Building the library

Before you try to build libgoldilocks, verify you have installed:

To generate project configuration:

$ autoreconf --install

To configure the project:

$ ./configure

To build and install:

$ make && make install

To run the tests:

$ make test

Using the library

  • To run the python wrapper: python setup.py install --user
  • To generate the code based on the curve data, per field and the decaf tables: make gen-code
  • To generate the code based on the curve data and per field: make gen-code-static
  • To test the programs: make test
  • To generate the main decaf library and its symlinks: make lib

Mailing lists

Because this is new software, please expect it to have bugs, perhaps even critical security bugs. If you are using it, please sign up for updates on Mike Hamburg's library (note here that any update that we consider useful for this library from libdecaf will be incorporated):

General elliptic curve operations.

This is a multi-purpose elliptic curve library. There is a C library, and a set of C++ wrapper headers. The C++ code consists entirely of inline calls, and has no compiled component.

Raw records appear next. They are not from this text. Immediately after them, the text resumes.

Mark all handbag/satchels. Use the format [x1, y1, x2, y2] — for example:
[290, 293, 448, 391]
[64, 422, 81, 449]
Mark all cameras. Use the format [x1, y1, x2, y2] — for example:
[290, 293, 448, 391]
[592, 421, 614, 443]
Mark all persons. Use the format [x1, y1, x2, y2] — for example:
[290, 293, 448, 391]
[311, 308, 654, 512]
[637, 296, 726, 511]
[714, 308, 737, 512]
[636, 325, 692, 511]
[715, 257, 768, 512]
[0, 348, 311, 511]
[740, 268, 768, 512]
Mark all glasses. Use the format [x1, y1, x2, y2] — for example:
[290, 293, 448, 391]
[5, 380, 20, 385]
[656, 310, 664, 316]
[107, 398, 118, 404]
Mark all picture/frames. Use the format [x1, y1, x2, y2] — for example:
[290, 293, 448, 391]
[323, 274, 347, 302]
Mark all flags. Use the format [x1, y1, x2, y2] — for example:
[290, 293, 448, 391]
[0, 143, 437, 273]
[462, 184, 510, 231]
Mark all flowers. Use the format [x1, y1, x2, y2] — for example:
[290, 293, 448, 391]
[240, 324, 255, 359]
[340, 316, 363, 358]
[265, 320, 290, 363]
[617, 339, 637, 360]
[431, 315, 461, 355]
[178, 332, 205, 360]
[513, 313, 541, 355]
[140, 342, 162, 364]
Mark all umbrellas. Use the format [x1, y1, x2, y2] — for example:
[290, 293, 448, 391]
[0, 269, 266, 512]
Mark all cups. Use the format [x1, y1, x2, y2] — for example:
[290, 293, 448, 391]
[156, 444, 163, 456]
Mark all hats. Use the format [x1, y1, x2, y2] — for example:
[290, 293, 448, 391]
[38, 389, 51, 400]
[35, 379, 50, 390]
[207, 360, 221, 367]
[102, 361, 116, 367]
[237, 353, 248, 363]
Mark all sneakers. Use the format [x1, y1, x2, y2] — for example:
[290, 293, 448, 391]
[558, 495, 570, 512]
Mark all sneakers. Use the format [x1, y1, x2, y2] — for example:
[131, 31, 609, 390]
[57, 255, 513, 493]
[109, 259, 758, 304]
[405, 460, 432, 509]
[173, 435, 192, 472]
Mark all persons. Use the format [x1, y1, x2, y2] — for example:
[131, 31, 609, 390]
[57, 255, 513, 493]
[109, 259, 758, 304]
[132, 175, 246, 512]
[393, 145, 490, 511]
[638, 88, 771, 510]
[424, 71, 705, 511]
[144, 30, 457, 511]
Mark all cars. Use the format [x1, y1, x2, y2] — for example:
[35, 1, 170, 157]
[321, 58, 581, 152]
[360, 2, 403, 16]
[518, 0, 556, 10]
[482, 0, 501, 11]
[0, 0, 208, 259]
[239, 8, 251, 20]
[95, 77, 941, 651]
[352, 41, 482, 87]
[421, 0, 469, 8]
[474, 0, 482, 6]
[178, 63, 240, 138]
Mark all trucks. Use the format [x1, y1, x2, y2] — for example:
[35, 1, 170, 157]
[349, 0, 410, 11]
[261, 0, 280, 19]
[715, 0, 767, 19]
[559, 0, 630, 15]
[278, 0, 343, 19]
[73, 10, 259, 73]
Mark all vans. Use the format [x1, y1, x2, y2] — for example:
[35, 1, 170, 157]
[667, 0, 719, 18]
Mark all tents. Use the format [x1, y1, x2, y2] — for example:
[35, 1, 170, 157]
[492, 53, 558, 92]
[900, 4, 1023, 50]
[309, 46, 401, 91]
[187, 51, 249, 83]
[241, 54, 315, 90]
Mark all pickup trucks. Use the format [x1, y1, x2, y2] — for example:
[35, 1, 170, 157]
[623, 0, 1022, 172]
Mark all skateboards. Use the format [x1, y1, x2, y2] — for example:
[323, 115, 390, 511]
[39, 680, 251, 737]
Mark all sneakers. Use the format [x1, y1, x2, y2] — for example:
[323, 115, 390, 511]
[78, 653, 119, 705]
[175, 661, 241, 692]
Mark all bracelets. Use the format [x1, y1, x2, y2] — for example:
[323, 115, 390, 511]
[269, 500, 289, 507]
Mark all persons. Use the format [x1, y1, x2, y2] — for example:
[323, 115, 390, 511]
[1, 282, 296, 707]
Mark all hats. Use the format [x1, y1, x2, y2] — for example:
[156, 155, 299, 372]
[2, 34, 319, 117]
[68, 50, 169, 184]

The library implements a fairly complete suite of operations on ed448-Goldilocks:

  • Point and scalar serialization and deserialization.
  • Point addition, subtraction, doubling, and equality.
  • Point multiplication by scalars. Accelerated double- and dual-scalar multiply.
  • Scalar addition, subtraction, multiplication, division, and equality.
  • Construction of precomputed tables from points. Precomputed scalarmul.
  • Hashing to the curve with an Elligator variant. Inverse of elligator for steganography. These are useful for advanced protocols such as password-authenticated key exchange (PAKE) and verifiable random functions (VRFs).

Internally, the library uses twisted Edwards curves with the "decaf" and "ristretto" technique to remove the curve's cofactor of 4. The upshot is that systems using the "decaf" interface will be using a prime-order group, which mitigates one of the few disadvantages of Edwards curves. However, this means that it is not able to implement systems which care about cofactor information.

The goal of this library is not only to follow best practices, but to make it easier for clients of the library to follow best practices. With a few well-marked exceptions, the functions in this library should be strongly constant-time: they do not allow secret data to flow to array indices, nor to control decisions except for a final failure check. Furthermore, the C++ wrapping uses RAII to automatically clear sensitive data, and has interfaces designed to prevent certain mistakes.

CFRG cryptosystems.

The library additionally supports the two cryptosystem defined by the Crypto Forum Research Group (CFRG): the X448 Diffie-Hellman functions (RFC 7748), and the EdDSA signature scheme (RFC 8032). Future versions might support additional operations on these curves, such as precomputed signature verification.

Symmetric crypto and hashing

The Goldilocks library doesn't implement much symmetric crypto, but it does contain the hash functions required by the CFRG cryptosystems: SHA-3 and SHAKE.

Internals

The "decaf" technique is described in https://eprint.iacr.org/2015/673 While the title of that paper is "removing cofactors through point compression", it might be more accurate to say "through quotients and isogenies". The internal representation of points is as "even" elements of a twisted Edwards curve with a=-1. Using this subgroup removes a factor of 2 from the cofactor. The remaining factor of 2 or 4 is removed with a quotient group: any two points which differ by an element of the 2- or 4-torsion subgroup are considered equal to each other.

When a point is written out to wire format, it is converted (by isogeny) to a Jacobi quartic curve, which is halfway between an Edwards curve and a Montgomery curve. One of the 4 or 8 equivalent points on the Jacobi quartic is chosen (it is "distinguished" according to certain criteria, such as having a positive x-coordinate). The x-coordinate of this point is written out. The y-coordinate is not written out, but the decoder knows which of the two possible y-coordinates is correct because of the distinguishing rules. See the paper for more details.

Licensing

See LICENSE.txt.

Caveats

As mentioned in the license, there is absolutely NO WARRANTY on any of this code. This code might well have security-critical bugs despite best efforts.

It has been attempted to protect against timing attacks and invalid point attacks, but as of yet there is no attempt to protect against power analysis.